このセッションの模様は、公開録音され、CDとなって発売されています。

その時、大友さんは、映写室から洩れて来る映写機の音を聴いて、この音ともセッションしようと言いました。
音のない映画である『孤高』は上映していると、映写室から映写機の回る音が聞こえてくるのです。しかもフィルムが掻き落とされて行く音が不規則に、高低に変化するのです。CDにもこの音は、もちろん記録されています。

セッションは、素晴らしいものでした。
リハーサルで映画を見ながら、彼らのセッションを聴いていると、突然涙が溢れ出したのです…。

大友さんとの仕事で、同じような事がありました。
安藤尋監督の『blue』を配給した時、大友さんの映画のための音楽のライヴを、HEADZの佐々木敦さんたちと協力して開きました。香港映画のための音楽、そして、安藤尋監督の作品のための音楽、そしてもちろん『blue』のための音楽を演奏した時、ふと振り返ると、宣伝部の、しかも大友さんの音楽をいつも聴いているわけではない女の子たち二人が、目に涙をいっぱい溜めて立ち竦んでいるのです…。
『blue』のサウンドトラックは名盤だと思います。

そして、大友さんの仕事からは、いつも多くの刺激を受けます。
そのひとつを、この文脈で取り出せば、『blue』の音楽には、ミュージシャンのほかにも原作の魚喃キリコさんをはじめとする非-ミュージシャンが多く参加しました。そして、知的に障害のある人たちとのセッション“音の海”(この音遊びの会によるCDは、横浜聡子監督『ジャーマン+雨』の音楽に使用されました)なども、同じ発想の圏内の試みなのかもしれません。
それは、単純化し過ぎることを畏れずに言えば、「いい楽器を使用している」「高い演奏技術を持っている」ということと「いい音楽である」ことはイコールではない、ということだと思います。

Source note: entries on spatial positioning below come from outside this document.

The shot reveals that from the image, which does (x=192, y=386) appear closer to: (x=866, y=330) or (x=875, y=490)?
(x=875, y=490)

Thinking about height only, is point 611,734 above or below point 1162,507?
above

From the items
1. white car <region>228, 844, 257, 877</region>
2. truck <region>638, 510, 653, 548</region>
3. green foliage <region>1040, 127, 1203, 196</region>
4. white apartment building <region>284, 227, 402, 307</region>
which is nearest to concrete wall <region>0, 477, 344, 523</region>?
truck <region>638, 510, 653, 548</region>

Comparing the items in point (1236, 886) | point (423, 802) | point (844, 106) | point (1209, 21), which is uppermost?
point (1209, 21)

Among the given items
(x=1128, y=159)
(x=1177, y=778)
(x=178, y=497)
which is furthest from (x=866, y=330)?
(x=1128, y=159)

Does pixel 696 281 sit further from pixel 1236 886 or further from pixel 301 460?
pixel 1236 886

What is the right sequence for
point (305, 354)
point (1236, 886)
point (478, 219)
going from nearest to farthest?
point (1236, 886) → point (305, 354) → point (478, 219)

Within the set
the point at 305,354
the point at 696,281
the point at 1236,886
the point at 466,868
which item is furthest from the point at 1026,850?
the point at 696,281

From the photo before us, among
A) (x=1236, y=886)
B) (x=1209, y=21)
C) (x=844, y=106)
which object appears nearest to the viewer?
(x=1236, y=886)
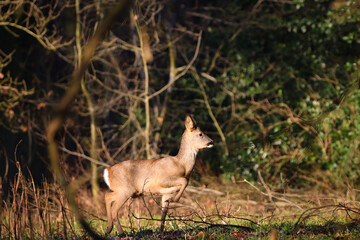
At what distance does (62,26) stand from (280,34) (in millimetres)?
5928

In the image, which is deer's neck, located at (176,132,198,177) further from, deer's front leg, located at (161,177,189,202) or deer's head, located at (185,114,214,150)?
deer's front leg, located at (161,177,189,202)

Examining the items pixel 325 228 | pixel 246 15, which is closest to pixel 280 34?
pixel 246 15

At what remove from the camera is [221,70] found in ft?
46.9

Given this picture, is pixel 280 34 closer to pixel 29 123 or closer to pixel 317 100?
pixel 317 100

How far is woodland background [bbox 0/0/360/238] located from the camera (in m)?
12.0

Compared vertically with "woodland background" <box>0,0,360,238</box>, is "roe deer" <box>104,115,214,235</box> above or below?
below

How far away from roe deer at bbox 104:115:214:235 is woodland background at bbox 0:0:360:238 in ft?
17.5

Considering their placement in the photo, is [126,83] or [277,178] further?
[126,83]

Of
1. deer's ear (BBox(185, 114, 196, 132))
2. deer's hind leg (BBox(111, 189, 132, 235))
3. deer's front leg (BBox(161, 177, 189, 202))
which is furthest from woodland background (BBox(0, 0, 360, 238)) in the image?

『blue』での演奏を観た時に、これは、大友さんの“革命”が始まった、と思ったのです。

映画にも同じ事が言えます。
素晴らしいCGが使用されていること、凄い音のシステムを使用しているという事、デジタルの技術を駆使していること、クリアで綺麗な映像(それはほんとうに“美しい”のでしょうか?)であることと、「いい映画である」ことはイコールではありません。

フィリップ・ガレル監督は、そのことを“資本の罠”だとして、最も警戒しているひとりでもありました。